32|Menyerah

5.9K 634 3.5K
                                    

_______________

“Warna merah? Tidak buruk.”
~Ester R Pattinson~

“Aku harap kamu bahagia. Aku menyerah Ester, kau menang.”
~Mollyara Lovara Bratadikara~
_______________

|32|

Di Zurich Swiss, waktu setempat

   Hujan lebat disertai petir mengguyur kota Zurich. Wanita berbadan dua yang sedang merawat putri bungsunya tampak panik ketika demam sang anak tak kunjung reda. Dia tak lain Rekia yang sedang merawat Lea. Lea tiba-tiba saja demam tinggi dengan terus menggumamkan kata ‘papa.’ Mungkinkah dia merindukan sang ayah?

   “Mama, dokter Lin bilang akan datang terlambat. Katanya dia harus menangani wanita melahirkan.” Ucap Ressa sambil berjalan mendekati Rekia.

   “Kalau pun tidak menangani pasien, pasti akan datang terlambat. Hujan sangat lebat,” gumam Rekia.

   Rekia menghela napas berat. Wajahnya cemas dan terus menghusap-usap puncak kepala Lea yang panas dan berkeringat cukup banyak. Ressa duduk disebelah kiri adiknya. Sama seperti sang ibu, Ressa juga tampak khawatir pada Lea. Rekia menatap ponselnya. Sudah berpuluhan kali dia menelefon Arsetha namun tak satupun diangkat. Meskipun mustahil Arsetha akan datang ke Swiss tetapi Rekia berharap setidaknya suara Arsetha bisa menenangkan putrinya. Iya, Rekia hanya berharap.

   Kenapa daritadi hanya memanggil? Apa mungkin Ars memblokir nomorku? Batin Rekia sambil mengirimkan pesan pada Arsetha. Meskipun itu percuma. Karena Arsetha sudah memblokir nomornya.

   “Papa... Papa...” rintih Lea dengan mata terpejam.

   “Lea...” lirih Ressa menatap kasihan sang adik. Dia menggenggam tangan mungil itu.

   “Mama, apa papa sudah mengangkat teleponnya?” tanya Ressa.

   “Be-belum... Mungkin papa masih sibuk, kan waktu disana dan disini berbeda nak.” Jawab Rekia sehalus mungkin. Dia tak ingin putrinya curiga.

   “Apa pekerjaannya lebih penting daripada Lea?” gumam Ressa yang terdengar oleh Rekia. Dia yang mendengar hal itu hanya bisa diam.

   Bagaimana ini?? Demamnya tak turun, kapan dokter Lin akan datang? Batin Rekia menahan tangis. Dia lelah. Sangat lelah karena menahan segalanya sendiri. Melihat bagaimana keadaan Lea membuat Rekia merasa kesal pada Arsetha.

   Ting! Tong!

   “Biar Ressa yang buka pintu ya ma,” ucap Ressa dan diangguki oleh Rekia. Dia kembali menghusap puncak kepala Lea.
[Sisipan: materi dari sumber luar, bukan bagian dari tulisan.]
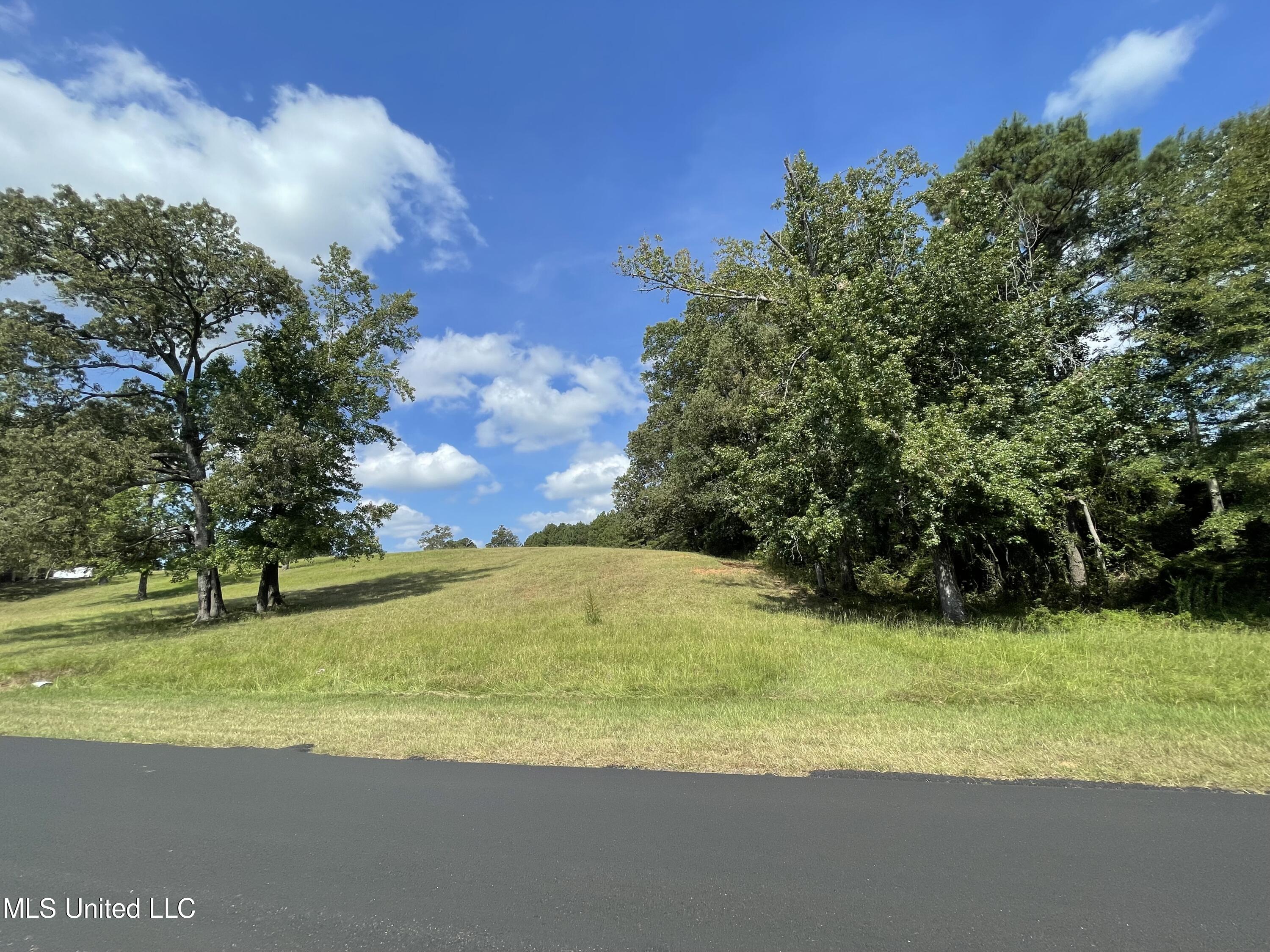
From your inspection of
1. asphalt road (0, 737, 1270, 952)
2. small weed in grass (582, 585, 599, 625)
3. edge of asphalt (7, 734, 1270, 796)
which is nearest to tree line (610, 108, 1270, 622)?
small weed in grass (582, 585, 599, 625)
   “Papa... Lea mau papa... Papa...”

   Lea maafin mama ya nak. Mama nggak bisa pertahanin papa dan buat kamu sakit. Maafin mama, batin Rekia lalu mencium kening Lea sambil menangis.

   “Lea!” pekik Lofan. Dia langsung berlari kecil menghampiri keponakannya. Terlihat wajah cemas dan napas tak beraturan menandakan jika pria itu lari sebelumnya. Lofan langsung menyentuh kening Lea.

   “Astaga! Panas sekali, kita harus membawanya ke rumah sakit. Kakak ipar, mana kak Ars?” tanya Lofan.

   “Na-nanti aku jelaskan. Tetapi, bagaimana bisa kau kemari?? Bagaimana dengan istrimu?”

   “Dia menunggu di rumah sakit. Tadi aku sedang menemaninya USG dan Ressa menelepon. Tadinya dia ingin ikut kemari karena mencemaskan Lea juga tetapi karena hujan lebat aku melarang dan meminta dia menunggu disana. Maka dari itu aku cepat-cepat datang kemari menjemputnya. Kakak ipar, tolong pakaian baju tebal untuk Lea. Dan Ressa, bantu uncle siapkan pakaian Lea yang akan kita bawa.” Ucap Lofan. Rekia mengangguk patuh lalu memakaikan pakaian hangat untuk Lea. Dia sangat bersyukur dengan kedatangan Lofan.